Professionals and friends alike watched my emotional disintegration and urged me to leave the relationship. And twice, I did. Both times I returned, because seeing his misery and need was so painful that I couldn’t bear the guilt.
He promised change. Counseling. Greater honest communication. But the promises were empty. I came to agree with him that I was not worthy of love. The shame of this led me to isolate myself from friends and family. I saw in their eyes that they pitied me and that was unbearable.
To an outsider, I probably seemed fine. I was in my mid-50s, financially independent, happily employed. I was loved by many and loved many in return. No one really understood the totality of my unhappiness, including me.
On a beautiful spring day this year, I sat at my parents’ graves and asked for help. I knew my survival was at stake. Why could I not find the man who had comforted me at your deathbeds? What had I done to push away the man who laughed so impishly and could make me giggle uncontrollably?
Then I heard it: a small voice inside telling me that if I truly believed in this love, I had to do that which frightened me most: stand up to him. Make him take responsibility for his actions. I understood in that moment that if I wanted this union to survive, I would have to be the one to speak in defense of it.
When I returned home that day, the cycle began again: screaming, recrimination about being away from home all day. In the past, I would have stared in blank disbelief at the outrageousness of the accusations.
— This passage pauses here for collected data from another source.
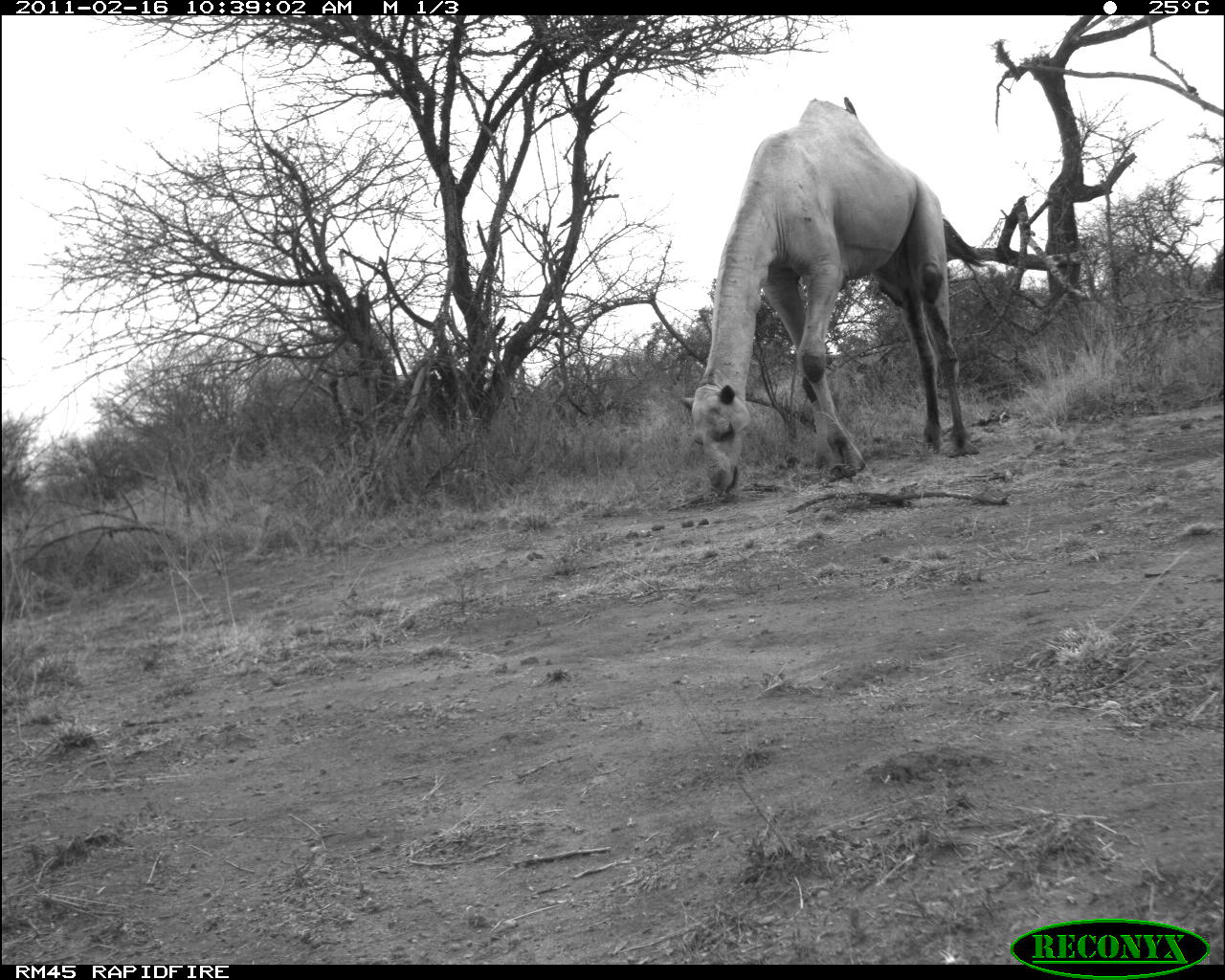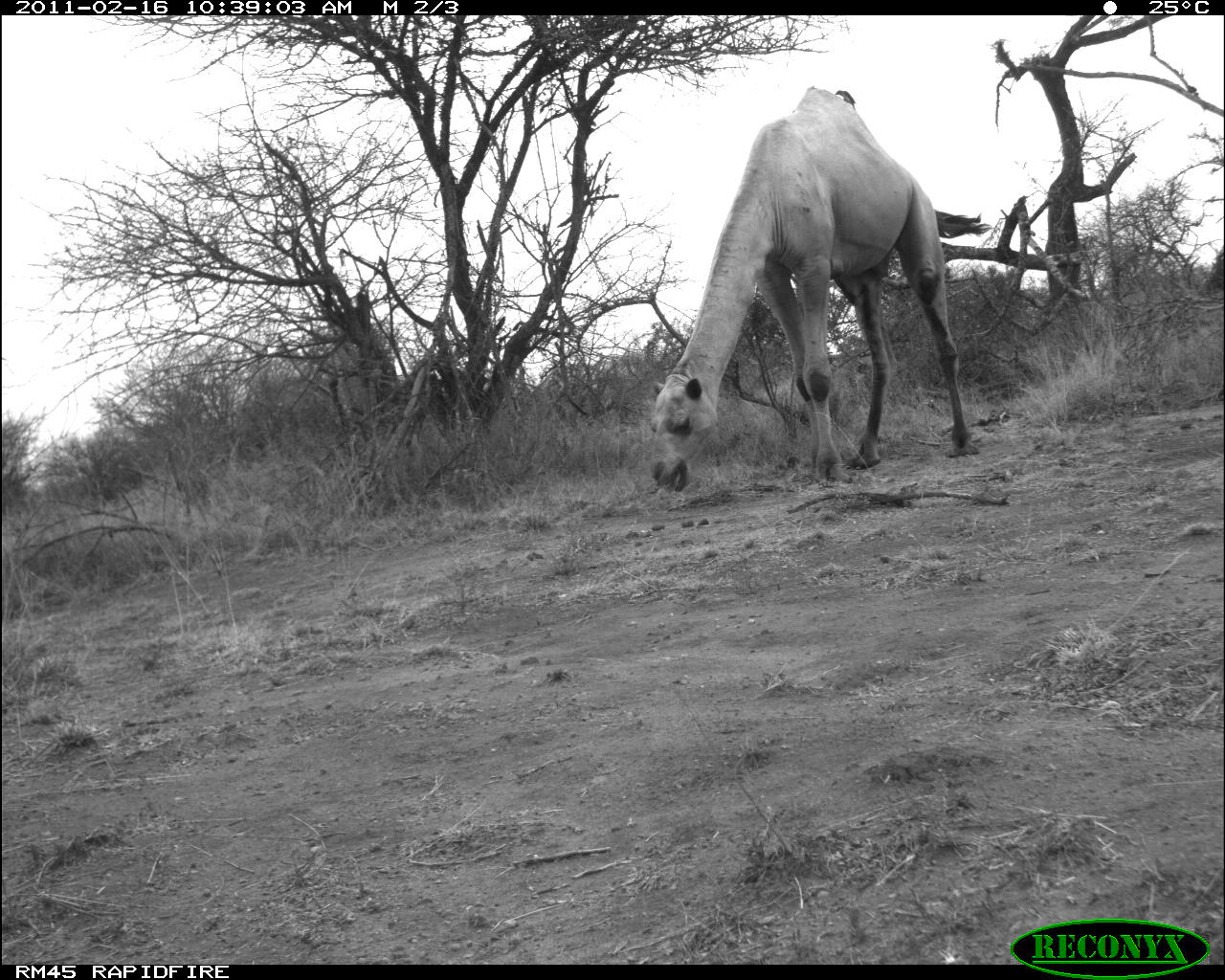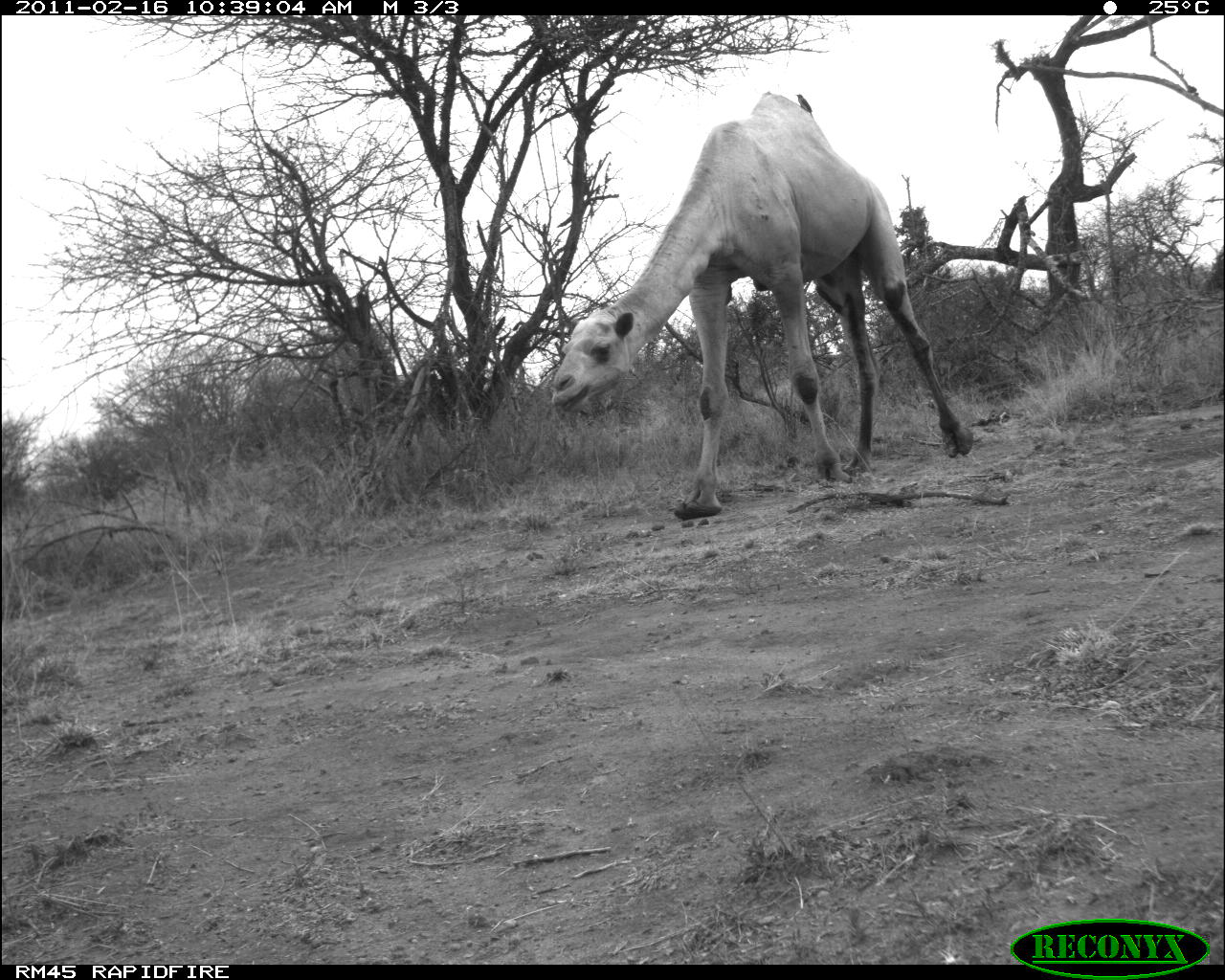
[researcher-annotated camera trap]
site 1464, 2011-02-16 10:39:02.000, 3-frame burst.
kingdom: Animalia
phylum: Chordata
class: Mammalia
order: Artiodactyla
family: Bovidae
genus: Madoqua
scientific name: Madoqua guentheri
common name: günther's dik-dik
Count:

But this time, from some place deep inside me, the words roared out: "You will not speak to me like this again. I am deserving of respect."
The stunned expression on my husband’s face was my answer. I saw in an instant that all the pain, all the betrayal, all the fear that he had inflicted on me was his attempt to control my behavior to conform to his wants, and he truly believed that those wants were best for both of us. I stood straight and tall against him for the first time. And in that instant, the playing field was leveled for us emotionally.
Recovery together has not been an easy road. My husband has needed to examine his past and his motives to understand his actions. He recognized that, not unlike many abusers, much of his behavior was learned, and he has committed himself to breaking the cycle.
It has not been easy for him and I am proud of all he has accomplished. Rarely is he angry or frustrated now, and he is no longer ashamed to show real emotion. The growth he has experienced has allowed me to pursue my dream of writing, my biggest passion.
He has become my biggest cheerleader, even knowing that his lessons are being exposed. We are both committed to helping others understand that domestic abuse can be overcome.
We continue to take baby steps together and fall back occasionally, but we are committed to making whatever years remain to us happy ones. Satisfying ones. Caring, unselfish ones. I could not ask for more.